Data shown:

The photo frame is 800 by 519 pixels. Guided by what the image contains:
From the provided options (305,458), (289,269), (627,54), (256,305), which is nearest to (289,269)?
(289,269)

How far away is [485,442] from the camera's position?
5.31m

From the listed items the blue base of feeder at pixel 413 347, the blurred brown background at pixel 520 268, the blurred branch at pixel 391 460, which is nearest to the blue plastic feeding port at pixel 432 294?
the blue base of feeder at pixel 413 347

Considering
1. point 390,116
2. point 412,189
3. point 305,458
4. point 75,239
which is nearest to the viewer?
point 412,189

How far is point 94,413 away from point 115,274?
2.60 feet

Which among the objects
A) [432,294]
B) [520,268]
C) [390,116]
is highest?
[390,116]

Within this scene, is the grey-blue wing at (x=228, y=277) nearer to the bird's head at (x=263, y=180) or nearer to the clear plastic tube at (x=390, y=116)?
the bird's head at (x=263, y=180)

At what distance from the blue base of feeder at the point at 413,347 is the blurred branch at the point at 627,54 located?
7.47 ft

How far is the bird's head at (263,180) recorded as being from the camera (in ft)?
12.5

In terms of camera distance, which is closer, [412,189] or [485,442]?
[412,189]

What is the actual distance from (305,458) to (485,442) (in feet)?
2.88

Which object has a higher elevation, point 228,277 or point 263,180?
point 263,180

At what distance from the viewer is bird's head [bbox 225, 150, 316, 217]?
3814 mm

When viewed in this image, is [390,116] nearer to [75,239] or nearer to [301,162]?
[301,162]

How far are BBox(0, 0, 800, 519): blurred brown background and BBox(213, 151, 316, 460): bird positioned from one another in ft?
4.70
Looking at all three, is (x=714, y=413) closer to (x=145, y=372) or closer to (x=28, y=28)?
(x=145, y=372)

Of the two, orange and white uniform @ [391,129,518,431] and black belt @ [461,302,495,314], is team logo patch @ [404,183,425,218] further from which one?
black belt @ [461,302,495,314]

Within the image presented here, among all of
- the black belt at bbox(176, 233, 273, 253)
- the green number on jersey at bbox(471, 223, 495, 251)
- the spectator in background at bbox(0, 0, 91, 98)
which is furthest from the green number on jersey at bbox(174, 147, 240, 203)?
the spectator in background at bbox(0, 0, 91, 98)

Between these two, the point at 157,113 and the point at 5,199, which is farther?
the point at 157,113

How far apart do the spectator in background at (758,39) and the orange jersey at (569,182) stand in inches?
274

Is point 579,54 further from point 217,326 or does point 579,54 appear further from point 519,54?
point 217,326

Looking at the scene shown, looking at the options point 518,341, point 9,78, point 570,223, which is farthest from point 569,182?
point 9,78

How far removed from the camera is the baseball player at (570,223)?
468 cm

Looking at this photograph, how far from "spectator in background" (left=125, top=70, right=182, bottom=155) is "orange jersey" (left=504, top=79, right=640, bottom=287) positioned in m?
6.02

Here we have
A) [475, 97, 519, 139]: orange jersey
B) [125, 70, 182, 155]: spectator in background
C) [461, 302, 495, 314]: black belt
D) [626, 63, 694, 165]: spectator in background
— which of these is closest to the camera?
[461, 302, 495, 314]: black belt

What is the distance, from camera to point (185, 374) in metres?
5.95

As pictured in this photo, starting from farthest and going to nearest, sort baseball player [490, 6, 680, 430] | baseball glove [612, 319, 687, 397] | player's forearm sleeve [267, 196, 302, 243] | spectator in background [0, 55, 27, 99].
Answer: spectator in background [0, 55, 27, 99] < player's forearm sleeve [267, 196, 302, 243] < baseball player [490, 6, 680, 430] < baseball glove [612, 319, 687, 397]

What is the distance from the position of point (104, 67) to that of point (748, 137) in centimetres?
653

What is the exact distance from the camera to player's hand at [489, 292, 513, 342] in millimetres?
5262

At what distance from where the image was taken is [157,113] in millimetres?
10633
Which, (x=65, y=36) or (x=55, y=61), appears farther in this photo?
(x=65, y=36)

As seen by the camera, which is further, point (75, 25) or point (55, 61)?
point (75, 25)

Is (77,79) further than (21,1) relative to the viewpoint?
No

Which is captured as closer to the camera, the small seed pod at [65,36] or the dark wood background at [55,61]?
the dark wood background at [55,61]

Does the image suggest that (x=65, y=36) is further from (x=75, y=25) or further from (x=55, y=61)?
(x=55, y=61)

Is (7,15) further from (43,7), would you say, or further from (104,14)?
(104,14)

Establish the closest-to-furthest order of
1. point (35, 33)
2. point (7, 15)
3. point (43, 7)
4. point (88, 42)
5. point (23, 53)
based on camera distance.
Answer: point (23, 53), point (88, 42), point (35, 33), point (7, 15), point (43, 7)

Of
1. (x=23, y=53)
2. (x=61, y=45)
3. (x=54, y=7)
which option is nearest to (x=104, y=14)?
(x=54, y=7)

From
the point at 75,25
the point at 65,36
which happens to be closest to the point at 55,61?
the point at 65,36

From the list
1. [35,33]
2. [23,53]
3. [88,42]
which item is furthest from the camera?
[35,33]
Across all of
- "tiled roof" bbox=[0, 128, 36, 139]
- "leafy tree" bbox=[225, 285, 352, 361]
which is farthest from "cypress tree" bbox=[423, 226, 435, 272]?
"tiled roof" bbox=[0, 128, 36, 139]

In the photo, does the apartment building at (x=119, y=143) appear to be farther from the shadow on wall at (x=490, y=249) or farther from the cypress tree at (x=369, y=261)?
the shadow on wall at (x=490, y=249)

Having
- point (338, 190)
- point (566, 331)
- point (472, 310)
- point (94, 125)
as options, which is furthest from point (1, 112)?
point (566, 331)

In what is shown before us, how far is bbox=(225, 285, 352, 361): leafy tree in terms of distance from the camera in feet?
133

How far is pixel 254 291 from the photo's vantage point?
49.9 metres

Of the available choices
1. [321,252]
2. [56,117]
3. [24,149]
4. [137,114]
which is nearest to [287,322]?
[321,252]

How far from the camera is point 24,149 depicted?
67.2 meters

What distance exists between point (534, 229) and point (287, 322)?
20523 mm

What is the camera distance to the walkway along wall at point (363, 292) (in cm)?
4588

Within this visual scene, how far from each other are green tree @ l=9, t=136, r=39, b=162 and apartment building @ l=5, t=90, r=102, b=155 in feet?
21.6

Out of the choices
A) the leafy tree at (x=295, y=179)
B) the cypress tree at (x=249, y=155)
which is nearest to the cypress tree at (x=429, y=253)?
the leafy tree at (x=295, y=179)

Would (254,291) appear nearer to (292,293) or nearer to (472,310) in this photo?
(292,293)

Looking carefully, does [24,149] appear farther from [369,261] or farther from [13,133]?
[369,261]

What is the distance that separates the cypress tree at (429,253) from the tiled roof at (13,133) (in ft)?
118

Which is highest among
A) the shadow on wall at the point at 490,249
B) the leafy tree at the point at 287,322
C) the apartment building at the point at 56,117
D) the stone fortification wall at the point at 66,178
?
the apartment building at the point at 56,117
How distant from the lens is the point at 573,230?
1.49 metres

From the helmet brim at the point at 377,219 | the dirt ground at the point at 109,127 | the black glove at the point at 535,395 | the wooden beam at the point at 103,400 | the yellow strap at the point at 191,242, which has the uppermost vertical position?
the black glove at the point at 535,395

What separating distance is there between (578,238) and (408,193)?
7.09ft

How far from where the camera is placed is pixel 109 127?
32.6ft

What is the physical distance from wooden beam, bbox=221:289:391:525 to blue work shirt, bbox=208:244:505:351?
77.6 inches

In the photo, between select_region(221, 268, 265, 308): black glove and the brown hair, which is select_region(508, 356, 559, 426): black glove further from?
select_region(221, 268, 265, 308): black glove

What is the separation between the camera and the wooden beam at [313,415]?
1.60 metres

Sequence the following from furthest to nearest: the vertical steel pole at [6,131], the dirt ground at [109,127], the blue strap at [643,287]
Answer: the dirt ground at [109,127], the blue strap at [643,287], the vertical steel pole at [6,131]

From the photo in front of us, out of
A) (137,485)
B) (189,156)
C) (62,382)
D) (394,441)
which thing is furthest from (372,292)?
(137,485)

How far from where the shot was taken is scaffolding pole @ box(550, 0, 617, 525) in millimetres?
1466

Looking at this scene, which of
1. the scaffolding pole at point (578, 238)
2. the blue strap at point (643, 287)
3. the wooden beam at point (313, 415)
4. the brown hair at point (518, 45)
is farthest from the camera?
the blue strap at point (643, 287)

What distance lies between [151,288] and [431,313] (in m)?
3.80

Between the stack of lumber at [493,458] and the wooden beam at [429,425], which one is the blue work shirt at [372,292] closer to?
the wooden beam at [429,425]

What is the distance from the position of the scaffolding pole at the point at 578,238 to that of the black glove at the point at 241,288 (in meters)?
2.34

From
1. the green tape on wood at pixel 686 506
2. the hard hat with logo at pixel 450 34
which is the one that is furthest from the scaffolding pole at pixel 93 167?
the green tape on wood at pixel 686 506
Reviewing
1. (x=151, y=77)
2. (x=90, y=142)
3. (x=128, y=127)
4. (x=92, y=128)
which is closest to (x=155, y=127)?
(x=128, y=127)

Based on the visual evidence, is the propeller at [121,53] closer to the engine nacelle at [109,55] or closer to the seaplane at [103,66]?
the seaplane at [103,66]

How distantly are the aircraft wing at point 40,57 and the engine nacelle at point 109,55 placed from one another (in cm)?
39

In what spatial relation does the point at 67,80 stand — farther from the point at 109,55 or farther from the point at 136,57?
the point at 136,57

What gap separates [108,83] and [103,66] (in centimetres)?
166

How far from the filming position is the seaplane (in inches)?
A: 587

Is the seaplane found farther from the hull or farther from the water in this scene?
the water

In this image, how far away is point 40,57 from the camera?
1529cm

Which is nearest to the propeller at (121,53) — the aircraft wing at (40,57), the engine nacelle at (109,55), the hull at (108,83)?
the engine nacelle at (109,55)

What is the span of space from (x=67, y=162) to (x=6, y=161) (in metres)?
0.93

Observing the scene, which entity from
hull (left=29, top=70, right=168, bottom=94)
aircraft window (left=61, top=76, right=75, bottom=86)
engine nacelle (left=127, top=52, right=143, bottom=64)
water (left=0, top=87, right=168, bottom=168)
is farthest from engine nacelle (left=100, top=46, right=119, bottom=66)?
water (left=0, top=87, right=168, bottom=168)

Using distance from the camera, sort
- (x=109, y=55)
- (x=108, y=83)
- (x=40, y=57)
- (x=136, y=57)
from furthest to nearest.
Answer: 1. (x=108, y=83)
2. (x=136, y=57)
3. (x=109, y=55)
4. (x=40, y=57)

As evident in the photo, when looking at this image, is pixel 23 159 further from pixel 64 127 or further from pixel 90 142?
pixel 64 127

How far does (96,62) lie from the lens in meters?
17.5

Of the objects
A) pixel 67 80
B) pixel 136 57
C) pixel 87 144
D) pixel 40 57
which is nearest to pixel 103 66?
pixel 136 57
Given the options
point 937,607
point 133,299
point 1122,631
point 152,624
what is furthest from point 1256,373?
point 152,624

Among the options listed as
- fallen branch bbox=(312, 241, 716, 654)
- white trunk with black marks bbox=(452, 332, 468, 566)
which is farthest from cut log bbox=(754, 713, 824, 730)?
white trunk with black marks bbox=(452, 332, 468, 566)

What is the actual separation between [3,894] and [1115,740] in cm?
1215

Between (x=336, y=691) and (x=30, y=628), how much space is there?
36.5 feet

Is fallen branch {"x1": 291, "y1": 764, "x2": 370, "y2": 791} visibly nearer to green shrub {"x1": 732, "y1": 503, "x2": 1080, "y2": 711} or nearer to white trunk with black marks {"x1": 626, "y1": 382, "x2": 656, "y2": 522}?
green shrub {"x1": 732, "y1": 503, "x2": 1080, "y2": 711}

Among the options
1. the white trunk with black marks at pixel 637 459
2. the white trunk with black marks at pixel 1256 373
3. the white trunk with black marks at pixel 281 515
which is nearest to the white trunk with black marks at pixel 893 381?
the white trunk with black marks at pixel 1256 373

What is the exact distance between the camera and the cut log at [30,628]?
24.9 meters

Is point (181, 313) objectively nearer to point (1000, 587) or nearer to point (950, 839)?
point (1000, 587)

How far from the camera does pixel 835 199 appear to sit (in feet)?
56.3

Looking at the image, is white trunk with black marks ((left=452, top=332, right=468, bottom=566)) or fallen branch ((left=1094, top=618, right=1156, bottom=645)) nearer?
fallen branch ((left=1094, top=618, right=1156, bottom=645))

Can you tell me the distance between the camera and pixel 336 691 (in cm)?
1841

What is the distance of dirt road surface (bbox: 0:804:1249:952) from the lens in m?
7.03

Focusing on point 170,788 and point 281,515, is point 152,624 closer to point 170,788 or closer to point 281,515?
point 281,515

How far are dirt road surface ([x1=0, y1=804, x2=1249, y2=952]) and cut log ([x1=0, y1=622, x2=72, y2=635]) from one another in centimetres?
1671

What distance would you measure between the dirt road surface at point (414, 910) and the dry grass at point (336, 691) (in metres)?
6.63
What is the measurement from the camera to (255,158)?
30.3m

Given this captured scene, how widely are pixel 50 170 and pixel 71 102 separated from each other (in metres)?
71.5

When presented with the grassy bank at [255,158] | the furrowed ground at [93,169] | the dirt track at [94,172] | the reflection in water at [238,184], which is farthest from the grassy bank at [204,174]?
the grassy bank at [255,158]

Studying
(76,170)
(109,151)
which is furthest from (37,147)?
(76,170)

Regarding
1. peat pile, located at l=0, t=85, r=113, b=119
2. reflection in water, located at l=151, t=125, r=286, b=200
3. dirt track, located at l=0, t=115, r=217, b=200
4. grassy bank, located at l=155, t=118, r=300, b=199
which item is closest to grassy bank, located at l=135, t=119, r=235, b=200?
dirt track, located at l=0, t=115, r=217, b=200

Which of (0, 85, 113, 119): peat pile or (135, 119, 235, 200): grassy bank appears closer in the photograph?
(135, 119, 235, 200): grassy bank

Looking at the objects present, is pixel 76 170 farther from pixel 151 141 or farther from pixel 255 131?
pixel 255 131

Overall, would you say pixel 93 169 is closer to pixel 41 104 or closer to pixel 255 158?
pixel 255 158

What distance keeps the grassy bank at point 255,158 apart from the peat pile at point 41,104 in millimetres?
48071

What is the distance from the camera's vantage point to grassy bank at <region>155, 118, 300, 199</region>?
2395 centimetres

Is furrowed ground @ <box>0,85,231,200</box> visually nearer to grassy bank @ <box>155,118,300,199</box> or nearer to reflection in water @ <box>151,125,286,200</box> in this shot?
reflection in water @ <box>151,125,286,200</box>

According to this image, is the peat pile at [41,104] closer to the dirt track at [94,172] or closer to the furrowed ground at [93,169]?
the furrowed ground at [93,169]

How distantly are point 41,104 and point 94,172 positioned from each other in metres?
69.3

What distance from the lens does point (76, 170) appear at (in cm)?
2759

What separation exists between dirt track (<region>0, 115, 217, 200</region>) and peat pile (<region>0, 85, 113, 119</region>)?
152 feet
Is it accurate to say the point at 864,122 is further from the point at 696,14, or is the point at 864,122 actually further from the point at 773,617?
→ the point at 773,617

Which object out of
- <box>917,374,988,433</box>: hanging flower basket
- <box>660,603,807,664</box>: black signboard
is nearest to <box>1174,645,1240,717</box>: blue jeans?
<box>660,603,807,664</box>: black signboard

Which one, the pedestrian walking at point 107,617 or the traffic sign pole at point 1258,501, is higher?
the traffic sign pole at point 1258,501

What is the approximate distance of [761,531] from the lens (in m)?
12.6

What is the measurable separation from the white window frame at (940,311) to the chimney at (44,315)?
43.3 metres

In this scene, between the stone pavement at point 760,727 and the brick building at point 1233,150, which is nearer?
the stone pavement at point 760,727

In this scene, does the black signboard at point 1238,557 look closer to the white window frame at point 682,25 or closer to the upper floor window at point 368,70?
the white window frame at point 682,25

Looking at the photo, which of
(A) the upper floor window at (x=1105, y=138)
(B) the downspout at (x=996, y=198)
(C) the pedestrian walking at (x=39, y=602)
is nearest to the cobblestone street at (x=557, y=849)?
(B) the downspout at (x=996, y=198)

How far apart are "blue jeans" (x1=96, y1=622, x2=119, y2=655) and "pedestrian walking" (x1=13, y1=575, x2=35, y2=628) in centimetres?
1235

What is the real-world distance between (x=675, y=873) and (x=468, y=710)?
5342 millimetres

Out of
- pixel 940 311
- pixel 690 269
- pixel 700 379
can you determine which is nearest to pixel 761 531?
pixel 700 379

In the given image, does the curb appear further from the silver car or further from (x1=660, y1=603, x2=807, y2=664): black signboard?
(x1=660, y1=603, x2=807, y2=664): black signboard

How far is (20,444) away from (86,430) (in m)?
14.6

Goal: Copy out the lines above word for word, starting at the line that contains "Looking carefully, does" and ending with the line that contains "77.6 inches", both included.

Correct answer:
Looking carefully, does [24,149] appear farther from [369,261] or farther from [13,133]?
[369,261]

What is the distance that separates the cypress tree at (429,253) from the tiled roof at (13,133) (in ft)?
118

Which is highest among
A) the shadow on wall at the point at 490,249
B) the leafy tree at the point at 287,322
C) the apartment building at the point at 56,117
D) the stone fortification wall at the point at 66,178
?
the apartment building at the point at 56,117
How distant from the lens is the point at 573,230?
1.49 metres

From the helmet brim at the point at 377,219 | the dirt ground at the point at 109,127 | the black glove at the point at 535,395 | the wooden beam at the point at 103,400 | the yellow strap at the point at 191,242, which has the uppermost vertical position?
the black glove at the point at 535,395

What separating distance is there between (578,238) and (408,193)?
7.09ft

How far from where the camera is placed is pixel 109 127?
32.6ft

What is the physical distance from wooden beam, bbox=221:289:391:525 to blue work shirt, bbox=208:244:505:351?
77.6 inches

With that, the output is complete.